The forthcoming of change of government in the United States and what it means for the global macro-economic environment has got investors reassessing what may be the next big share market winners.
The key change for investors since Donald Trump's U.S. election victory has been the sharp rise in the yield on U.S. government 10-year bonds. This yield is generally considered to be the benchmark risk-free rate of return available to investors over the medium term.
This is important to equity investors as shares must offer returns a fixed amount above the risk free rate in order to compensate investors for the inherent risks in share market investing. As the risk free rate has lifted the valuations of growth stocks have fallen as they are valued according to their longer-term (but unknown) earnings growth potential.
As an example this week the US FANG tech stocks like Facebook, Amazon and Netflix have been hammered as investors re-rate their present values relative to the certainty around their future cash flows and risk free returns available across other asset classes.
While in Australia the bond proxies like Transurban Group (ASX: TCL) and Sydney Airport Holdings Ltd (ASX: SYD) have tumbled as their income returns are no longer considered so valuable given the risks involved in owning businesses such as airports, which are vulnerable to a downturn due to an act of terror for example, among other risks.
So if neither growth or income stocks are any good going forward, where's an investor to look for the best returns in 2017?
The answer is to find those that offer good valuations, with modest growth potential and dividend returns.
Below I have five that I think fit the bill.
Lifehealthcare Group Ltd (ASX: LHC) is a junior healthcare provider that trades on just 10x analysts' estimates for earnings per share in financial year 2017, with a bumper 5.3% trailing dividend yield. Now that the regulatory concerns around this business appear to have lifted the shares look cheap at $2.36 given its decent outlook.
Event Hospitality and Entertainment Ltd (ASX: EVT) is an often overlooked business that offers a good mix of value and yield on around 16x estimated earnings with a 3.7% trailing yield. Moreover, as a hotelier (think QT Hotels) and leisure business it offers excellent leverage to the expected medium-term boom in inbound tourism.
JB Hi-Fi Limited (ASX: JBH) still trades on an undemanding 16x estimated forward earnings with the shares offering a fully franked trailing dividend yield in the region of 3.6%. The stock has been sold off recently as investors are nervous over news headlines around potential competition from the likes of Amazon.
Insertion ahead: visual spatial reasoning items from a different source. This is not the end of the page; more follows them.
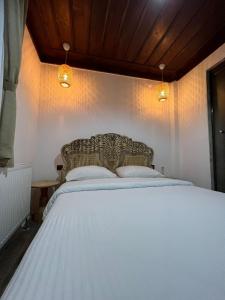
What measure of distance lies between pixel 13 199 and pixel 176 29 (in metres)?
2.58

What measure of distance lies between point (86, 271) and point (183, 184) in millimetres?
1595

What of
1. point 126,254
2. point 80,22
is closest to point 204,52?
point 80,22

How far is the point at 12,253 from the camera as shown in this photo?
141 cm

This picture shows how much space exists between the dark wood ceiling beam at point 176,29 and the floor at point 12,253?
110 inches

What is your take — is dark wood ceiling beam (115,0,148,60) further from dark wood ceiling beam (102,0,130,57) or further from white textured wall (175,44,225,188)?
white textured wall (175,44,225,188)

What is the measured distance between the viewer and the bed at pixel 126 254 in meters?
0.37

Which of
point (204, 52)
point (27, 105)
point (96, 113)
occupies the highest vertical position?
point (204, 52)

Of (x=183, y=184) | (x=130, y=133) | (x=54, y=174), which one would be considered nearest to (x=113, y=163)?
(x=130, y=133)

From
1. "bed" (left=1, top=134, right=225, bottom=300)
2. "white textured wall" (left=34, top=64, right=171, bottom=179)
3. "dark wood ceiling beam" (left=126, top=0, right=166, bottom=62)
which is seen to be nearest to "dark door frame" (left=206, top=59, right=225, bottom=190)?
"white textured wall" (left=34, top=64, right=171, bottom=179)

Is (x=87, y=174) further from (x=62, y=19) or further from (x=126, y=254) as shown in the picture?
(x=62, y=19)

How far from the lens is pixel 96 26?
1.93 metres

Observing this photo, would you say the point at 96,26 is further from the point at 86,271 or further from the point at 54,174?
the point at 86,271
However, for now it looks set to retain a totally dominant position in bricks-and-mortar electronics retail. As such, shares look good value in my opinion.
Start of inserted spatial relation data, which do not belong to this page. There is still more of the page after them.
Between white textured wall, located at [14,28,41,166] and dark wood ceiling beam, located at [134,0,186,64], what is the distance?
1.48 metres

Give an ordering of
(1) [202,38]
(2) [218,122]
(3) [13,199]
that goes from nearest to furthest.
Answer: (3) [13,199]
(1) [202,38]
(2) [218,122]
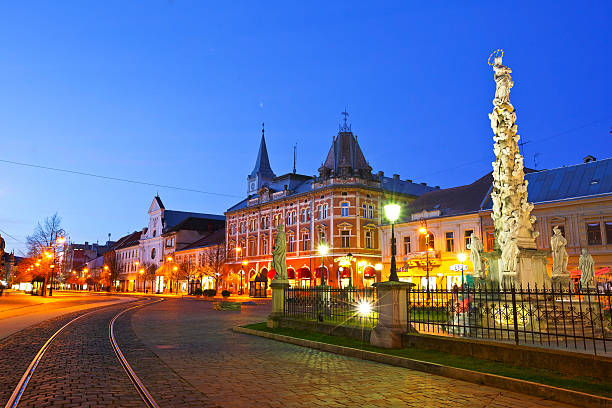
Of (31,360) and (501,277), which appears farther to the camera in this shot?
(501,277)

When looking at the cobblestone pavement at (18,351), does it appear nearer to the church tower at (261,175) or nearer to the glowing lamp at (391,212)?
the glowing lamp at (391,212)

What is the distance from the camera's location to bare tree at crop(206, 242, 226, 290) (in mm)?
67688

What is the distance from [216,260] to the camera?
227 ft

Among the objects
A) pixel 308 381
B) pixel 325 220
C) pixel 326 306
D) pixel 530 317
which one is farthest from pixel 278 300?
pixel 325 220

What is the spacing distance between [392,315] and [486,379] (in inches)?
158

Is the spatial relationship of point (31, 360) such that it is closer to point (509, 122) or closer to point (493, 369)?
point (493, 369)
Amcor Limited (ASX: AMC) is the global packaging business that offers a decent valuation and dividend yield in the region of 3.8%. It also offers exposure to a stronger US dollar thanks to its substantial operations in the region, although it is also now moving into China and Asia more broadly as its global empire expands. Selling for $14.12 the stock is likely to offer decent total returns for investors with a long-term time horizon.
Vocus Communications Limited (ASX: VOC) is the broadband, data centre, and fibre optic internet business that lost around 30% of its value last week after providing a market update. Its growing pains now look more than baked into the stock price and if you assume it can deliver 34 cents per share in earnings in FY17 it trades on just 12.5x forward earnings with a yield likely to offer more than 4% fully franked. At $4.20 this stock looks undervalued to me.